- [Exercise brief]
Return, word for word, every line that follows.
-=-=-=-=-
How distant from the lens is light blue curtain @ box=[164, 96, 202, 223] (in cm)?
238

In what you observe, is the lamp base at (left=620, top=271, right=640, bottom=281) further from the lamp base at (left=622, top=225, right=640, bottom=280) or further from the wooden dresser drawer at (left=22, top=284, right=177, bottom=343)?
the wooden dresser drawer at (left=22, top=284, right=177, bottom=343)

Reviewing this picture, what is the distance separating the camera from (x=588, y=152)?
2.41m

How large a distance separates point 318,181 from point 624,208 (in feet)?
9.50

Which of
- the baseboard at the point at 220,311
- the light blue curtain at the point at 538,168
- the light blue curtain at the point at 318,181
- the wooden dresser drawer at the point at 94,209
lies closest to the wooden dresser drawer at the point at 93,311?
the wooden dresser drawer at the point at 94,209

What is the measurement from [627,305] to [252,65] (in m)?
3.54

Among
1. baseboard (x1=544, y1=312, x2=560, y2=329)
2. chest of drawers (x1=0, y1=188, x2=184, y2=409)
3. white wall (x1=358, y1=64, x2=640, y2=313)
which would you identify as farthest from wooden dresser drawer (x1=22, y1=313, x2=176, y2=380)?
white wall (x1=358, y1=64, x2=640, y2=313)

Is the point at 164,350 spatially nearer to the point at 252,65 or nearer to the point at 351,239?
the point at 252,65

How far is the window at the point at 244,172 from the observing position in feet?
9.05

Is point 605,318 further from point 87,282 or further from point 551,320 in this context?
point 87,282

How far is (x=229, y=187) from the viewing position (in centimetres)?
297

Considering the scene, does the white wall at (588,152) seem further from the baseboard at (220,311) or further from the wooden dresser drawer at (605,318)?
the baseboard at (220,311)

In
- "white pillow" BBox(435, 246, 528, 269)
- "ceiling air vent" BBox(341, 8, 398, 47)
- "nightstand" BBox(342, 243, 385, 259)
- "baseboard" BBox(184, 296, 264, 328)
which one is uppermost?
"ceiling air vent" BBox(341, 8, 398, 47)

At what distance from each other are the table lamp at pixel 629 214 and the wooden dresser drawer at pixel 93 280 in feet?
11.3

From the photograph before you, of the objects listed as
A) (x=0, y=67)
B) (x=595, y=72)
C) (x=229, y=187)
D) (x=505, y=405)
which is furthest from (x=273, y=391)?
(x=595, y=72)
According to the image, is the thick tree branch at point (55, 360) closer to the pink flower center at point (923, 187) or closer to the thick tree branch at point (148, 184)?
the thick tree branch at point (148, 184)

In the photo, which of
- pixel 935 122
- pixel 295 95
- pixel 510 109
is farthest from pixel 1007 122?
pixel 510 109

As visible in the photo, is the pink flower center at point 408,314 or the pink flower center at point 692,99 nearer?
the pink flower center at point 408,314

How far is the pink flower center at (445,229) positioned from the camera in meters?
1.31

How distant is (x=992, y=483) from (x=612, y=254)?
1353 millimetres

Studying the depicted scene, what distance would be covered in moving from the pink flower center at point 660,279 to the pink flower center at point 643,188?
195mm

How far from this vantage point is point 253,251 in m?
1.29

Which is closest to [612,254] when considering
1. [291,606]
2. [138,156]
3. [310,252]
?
-=-=-=-=-
- [Result]
How distant from the lens is light blue curtain @ box=[164, 96, 202, 223] (in cm)?
238

In what you observe, is the lamp base at (left=620, top=271, right=640, bottom=281) further from the lamp base at (left=622, top=225, right=640, bottom=280) or further from the wooden dresser drawer at (left=22, top=284, right=177, bottom=343)?
the wooden dresser drawer at (left=22, top=284, right=177, bottom=343)

Reviewing this picture, what is the distance separating the camera from (x=588, y=152)?
2.41m

How large a distance separates point 318,181 from point 624,208 (in feet)?
9.50

Which of
- the baseboard at the point at 220,311
- the light blue curtain at the point at 538,168
- the light blue curtain at the point at 318,181
- the wooden dresser drawer at the point at 94,209
lies closest to the wooden dresser drawer at the point at 93,311?
the wooden dresser drawer at the point at 94,209

What is the measurement from [627,305] to [252,65] (in m)?
3.54

Among
1. baseboard (x1=544, y1=312, x2=560, y2=329)
2. chest of drawers (x1=0, y1=188, x2=184, y2=409)
3. white wall (x1=358, y1=64, x2=640, y2=313)
which would you identify as farthest from wooden dresser drawer (x1=22, y1=313, x2=176, y2=380)?
white wall (x1=358, y1=64, x2=640, y2=313)

Is the point at 164,350 spatially nearer to the point at 252,65 or nearer to the point at 351,239?
the point at 252,65

How far is the window at the point at 244,172 from the observing position in feet?
9.05

Is point 605,318 further from point 87,282 or further from point 551,320 in this context?
point 87,282

How far is (x=229, y=187) from the viewing position (in centimetres)?
297

Considering the scene, does the white wall at (588,152) seem further from the baseboard at (220,311) or further from the wooden dresser drawer at (605,318)?
the baseboard at (220,311)

In
- "white pillow" BBox(435, 246, 528, 269)
- "ceiling air vent" BBox(341, 8, 398, 47)
- "nightstand" BBox(342, 243, 385, 259)
- "baseboard" BBox(184, 296, 264, 328)
which one is uppermost?
"ceiling air vent" BBox(341, 8, 398, 47)

At what distance from each other are the table lamp at pixel 629 214 and the wooden dresser drawer at pixel 93 280 in feet?
11.3

From the photograph before you, of the objects listed as
A) (x=0, y=67)
B) (x=595, y=72)
C) (x=229, y=187)
D) (x=505, y=405)
which is furthest from (x=273, y=391)?
(x=595, y=72)
According to the image, is the thick tree branch at point (55, 360) closer to the pink flower center at point (923, 187) or closer to the thick tree branch at point (148, 184)?
the thick tree branch at point (148, 184)

In the photo, which of
- pixel 935 122
- pixel 295 95
- pixel 510 109
is farthest from pixel 1007 122?
pixel 510 109

As visible in the photo, is the pink flower center at point 408,314 or the pink flower center at point 692,99 nearer?
the pink flower center at point 408,314

How far is the pink flower center at (445,229) positioned from the camera in meters?
1.31

How distant is (x=992, y=483) from (x=612, y=254)?
1353 millimetres

Studying the depicted scene, what distance would be covered in moving from the pink flower center at point 660,279 to the pink flower center at point 643,188?
195mm

How far from this vantage point is point 253,251 in m?
1.29

Which is closest to [612,254] when considering
1. [291,606]
2. [138,156]
3. [310,252]
?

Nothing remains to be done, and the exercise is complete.